A history of vaccine mandates

Kenneth Bridges, Ph.D.

The proverb “an ounce of prevention is worth a ton of cure” is an important idea in medicine to avoid major health crises. As part of this, vaccinations have been a part of health care for years with successful results.

One of the earliest vaccine mandates dates to the American Revolution. Smallpox left millions dead and many others disabled or disfigured. Gen. George Washington knew that the health of his troops could determine the success of an entire campaign. In the winter of 1777, while his troops were at their encampment in Morristown, N.J., Washington ordered variolation for all troops who had not had smallpox. Variolation, the grinding up of smallpox scabs to be inhaled by patients to create immunity, began in the 1720s in the American colonies.

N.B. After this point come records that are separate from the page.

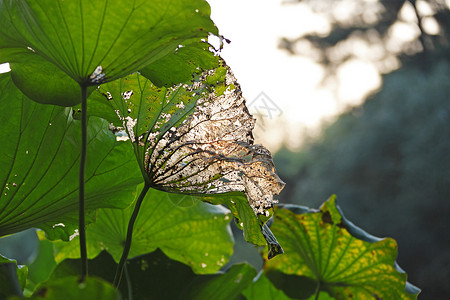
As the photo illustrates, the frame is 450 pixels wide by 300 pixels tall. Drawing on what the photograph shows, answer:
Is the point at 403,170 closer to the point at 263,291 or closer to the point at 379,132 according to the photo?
the point at 379,132

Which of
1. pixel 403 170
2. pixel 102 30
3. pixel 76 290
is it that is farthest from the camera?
pixel 403 170

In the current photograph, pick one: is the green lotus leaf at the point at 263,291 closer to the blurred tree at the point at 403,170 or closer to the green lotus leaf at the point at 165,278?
the green lotus leaf at the point at 165,278

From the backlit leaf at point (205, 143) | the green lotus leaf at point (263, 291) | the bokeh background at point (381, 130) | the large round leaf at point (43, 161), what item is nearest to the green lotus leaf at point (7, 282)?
the large round leaf at point (43, 161)

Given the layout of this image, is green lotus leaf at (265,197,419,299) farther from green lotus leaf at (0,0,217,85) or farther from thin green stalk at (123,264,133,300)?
green lotus leaf at (0,0,217,85)

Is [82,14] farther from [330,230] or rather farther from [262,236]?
[330,230]

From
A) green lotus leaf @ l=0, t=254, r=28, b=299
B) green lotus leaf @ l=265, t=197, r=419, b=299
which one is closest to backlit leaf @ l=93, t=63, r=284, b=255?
green lotus leaf @ l=0, t=254, r=28, b=299

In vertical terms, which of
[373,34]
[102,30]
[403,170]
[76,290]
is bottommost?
[403,170]

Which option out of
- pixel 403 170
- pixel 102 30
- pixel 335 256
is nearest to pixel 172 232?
pixel 335 256
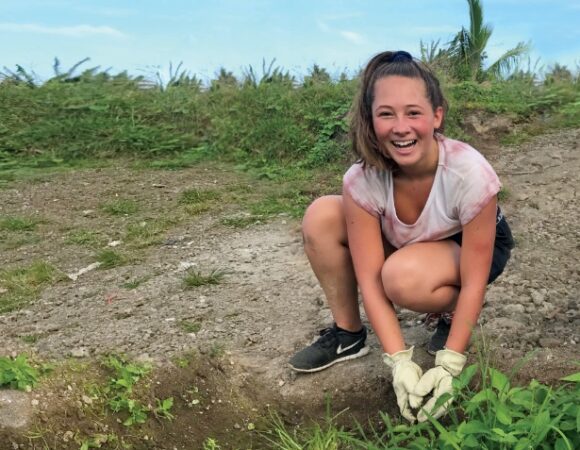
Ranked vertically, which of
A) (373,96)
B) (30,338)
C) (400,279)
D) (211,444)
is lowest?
(211,444)

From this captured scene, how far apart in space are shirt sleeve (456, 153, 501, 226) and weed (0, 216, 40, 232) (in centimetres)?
382

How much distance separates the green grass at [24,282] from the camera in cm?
408

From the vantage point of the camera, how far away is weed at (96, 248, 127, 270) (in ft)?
14.9

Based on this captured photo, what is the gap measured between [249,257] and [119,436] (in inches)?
68.0

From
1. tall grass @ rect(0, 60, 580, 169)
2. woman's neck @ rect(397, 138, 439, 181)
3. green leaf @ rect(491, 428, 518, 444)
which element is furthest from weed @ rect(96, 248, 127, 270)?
green leaf @ rect(491, 428, 518, 444)

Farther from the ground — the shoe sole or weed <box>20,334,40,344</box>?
the shoe sole

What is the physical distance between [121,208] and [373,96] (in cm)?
352

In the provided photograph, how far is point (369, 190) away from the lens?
8.80 ft

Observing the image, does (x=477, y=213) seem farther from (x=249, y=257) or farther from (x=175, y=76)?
(x=175, y=76)

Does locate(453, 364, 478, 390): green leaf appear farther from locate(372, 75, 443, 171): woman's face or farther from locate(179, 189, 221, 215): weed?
locate(179, 189, 221, 215): weed

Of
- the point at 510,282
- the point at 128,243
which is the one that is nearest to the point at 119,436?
the point at 510,282

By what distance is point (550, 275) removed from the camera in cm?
370

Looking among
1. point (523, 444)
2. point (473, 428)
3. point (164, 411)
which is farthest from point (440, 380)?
point (164, 411)

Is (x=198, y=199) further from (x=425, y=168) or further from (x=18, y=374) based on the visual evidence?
(x=425, y=168)
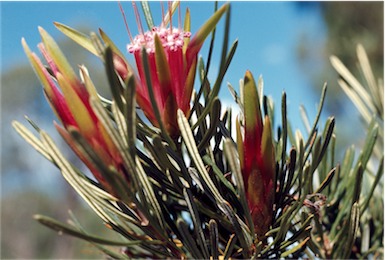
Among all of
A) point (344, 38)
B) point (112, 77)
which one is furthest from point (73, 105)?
point (344, 38)

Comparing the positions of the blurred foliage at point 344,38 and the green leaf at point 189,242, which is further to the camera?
the blurred foliage at point 344,38

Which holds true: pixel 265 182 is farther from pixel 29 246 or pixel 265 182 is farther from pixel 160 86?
pixel 29 246

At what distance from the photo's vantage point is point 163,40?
24 centimetres

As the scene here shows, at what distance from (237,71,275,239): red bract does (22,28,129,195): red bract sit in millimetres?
68

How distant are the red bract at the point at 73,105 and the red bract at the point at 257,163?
7 cm

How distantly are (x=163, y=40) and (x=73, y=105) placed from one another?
64mm

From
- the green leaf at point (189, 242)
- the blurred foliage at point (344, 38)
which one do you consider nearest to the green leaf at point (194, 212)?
the green leaf at point (189, 242)

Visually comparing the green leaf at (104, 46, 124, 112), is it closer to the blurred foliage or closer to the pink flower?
the pink flower

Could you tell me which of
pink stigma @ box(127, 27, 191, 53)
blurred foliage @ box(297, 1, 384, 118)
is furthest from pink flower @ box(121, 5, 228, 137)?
blurred foliage @ box(297, 1, 384, 118)

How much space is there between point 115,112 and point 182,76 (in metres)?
Result: 0.05

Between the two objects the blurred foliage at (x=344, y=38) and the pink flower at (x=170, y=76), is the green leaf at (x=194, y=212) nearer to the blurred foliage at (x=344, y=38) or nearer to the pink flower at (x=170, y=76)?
the pink flower at (x=170, y=76)

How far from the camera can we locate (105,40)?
23cm

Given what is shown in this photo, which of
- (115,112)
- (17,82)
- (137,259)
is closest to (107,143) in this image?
(115,112)

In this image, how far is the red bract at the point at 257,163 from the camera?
230 millimetres
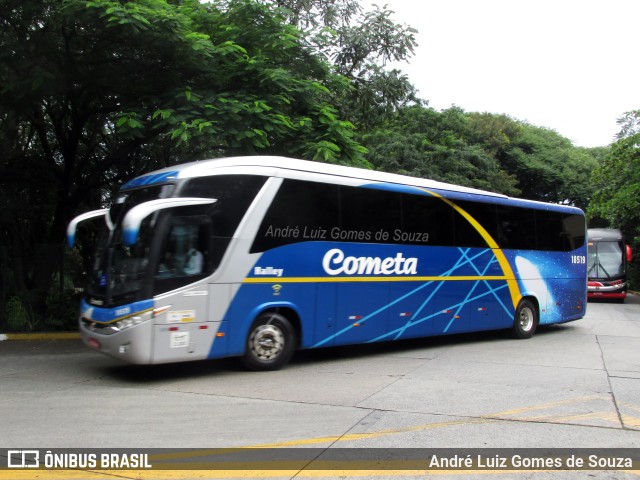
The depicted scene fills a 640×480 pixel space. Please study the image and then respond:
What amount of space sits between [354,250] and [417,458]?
17.1ft

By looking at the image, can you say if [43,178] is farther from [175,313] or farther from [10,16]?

After development of the first successful smallpox vaccine by Dr. Edward Jenner in 1796, the U.S. government began actively considering measures to provide vaccines for the public. In 1798, President John Adams signed a law that gave the government power to order quarantines in the wake of a yellow fever epidemic that left thousands dead across the country. Medicine was still in a primitive state and doctors were not certain how the disease operated or spread, but the effectiveness of quarantining the infected was undeniable.

By 1917, smallpox vaccinations were a requirement in Arkansas for school attendance. Though there were a handful of court cases attempting to challenge quarantines and vaccine requirements, they were dismissed in favor of preventing the disease and saving lives.

Smallpox was eradicated in the United States by 1952, Europe by 1953, and South America by 1971. As a result, the Centers for Disease Control recommended ending mandatory smallpox vaccinations in 1971. Concern existed among some doctors that it was too soon, but only a small number of cases were being reported in remote areas of the world. In the United States, the mandatory vaccination ended in 1972, and the last recorded case of smallpox in the world was in 1978. Smallpox was declared eradicated by the World Health Assembly in 1980.

By the early 1950s, up to 50,000 children each year were infected with polio. Parents watched in horror as their children became paralyzed in a matter of days from the disease, some children died. With the first public trials of the new polio vaccine developed by Dr. Jonas Salk, more than 2 million children across the country participated. Mass vaccinations were held and public response was overwhelmingly positive.

With the vaccine a clear success, President Eisenhower invited Salk to the White House in 1955 and publicly thanked him for “saving the children of America.” Many schools enacted vaccine mandates, and by 1963 only four cases of polio were reported in Arkansas, down from the state’s high of nearly 1,000 cases in 1949. Polio was declared eradicated in the United States in 1979.

The Arkansas state legislature passed a law mandating vaccinations for polio, diphtheria, tetanus and measles in 1967 for all public and private students, with rubella added in 1973. The result was measles, mumps and rubella were eliminated in the state within a few years.

The science of vaccines is beyond dispute. The result of vaccination mandates has been a healthier population and less lives lost to preventable diseases.

Kenneth Bridges, Ph.D., is a professor of history at South Arkansas Community College in El Dorado.